**Prompt:**
Copy each line below in which the string "site" appears.

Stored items

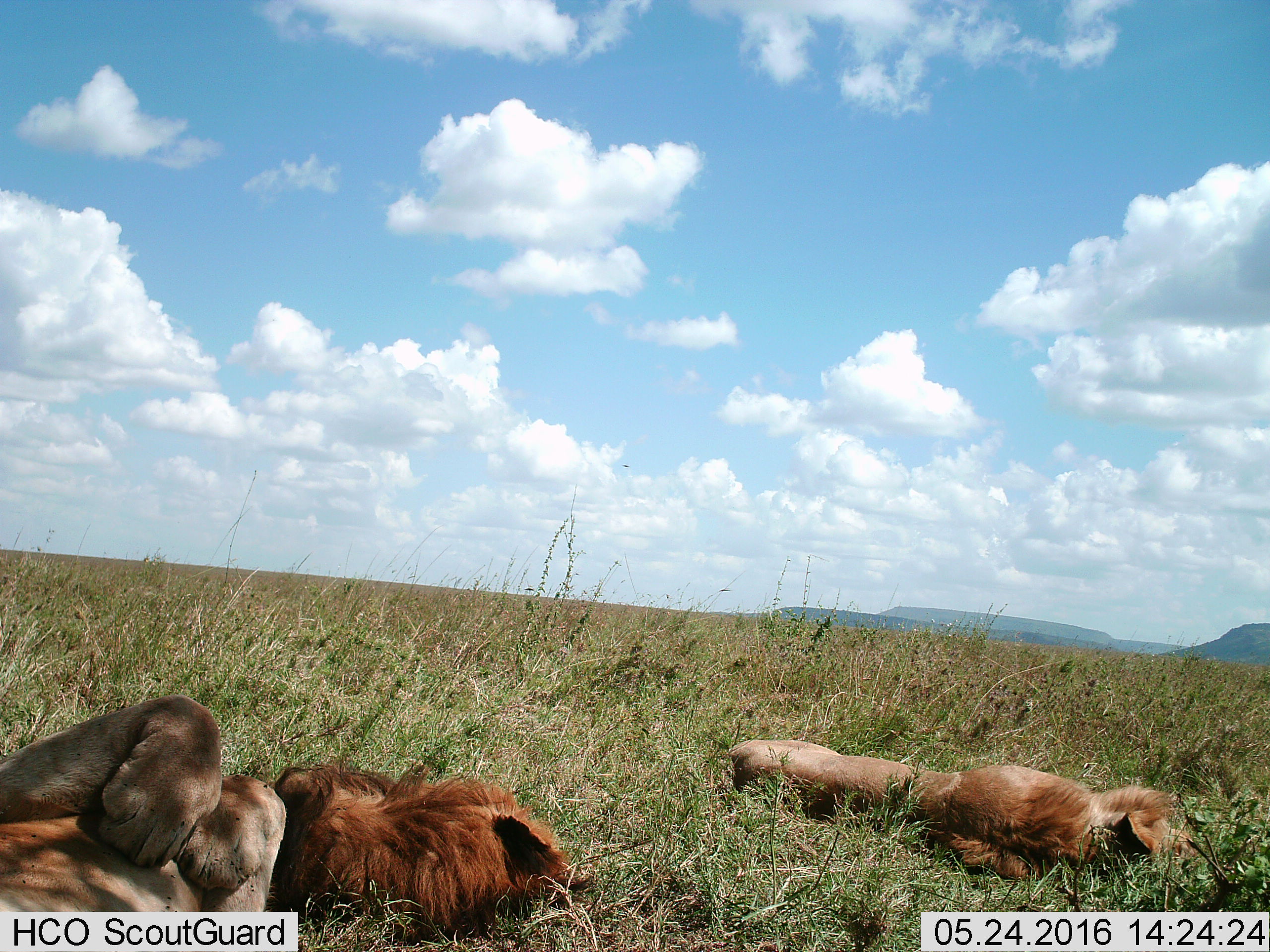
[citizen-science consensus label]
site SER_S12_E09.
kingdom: Animalia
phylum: Chordata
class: Mammalia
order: Carnivora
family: Felidae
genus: Panthera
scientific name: Panthera leo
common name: lion male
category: lionmale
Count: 2.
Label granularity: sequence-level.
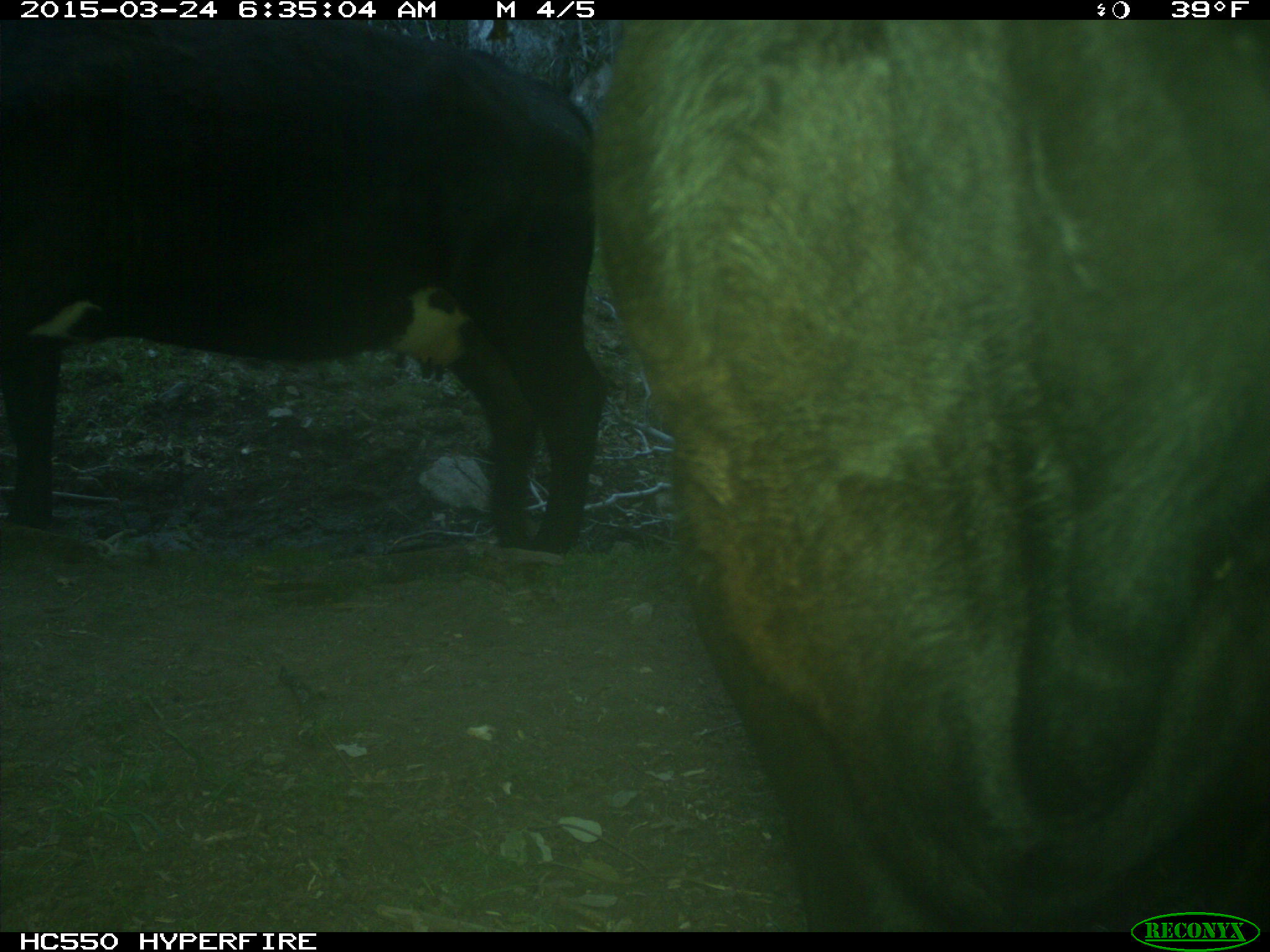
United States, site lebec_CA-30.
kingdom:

**Response to the task:**
site SER_S12_E09.
United States, site lebec_CA-30.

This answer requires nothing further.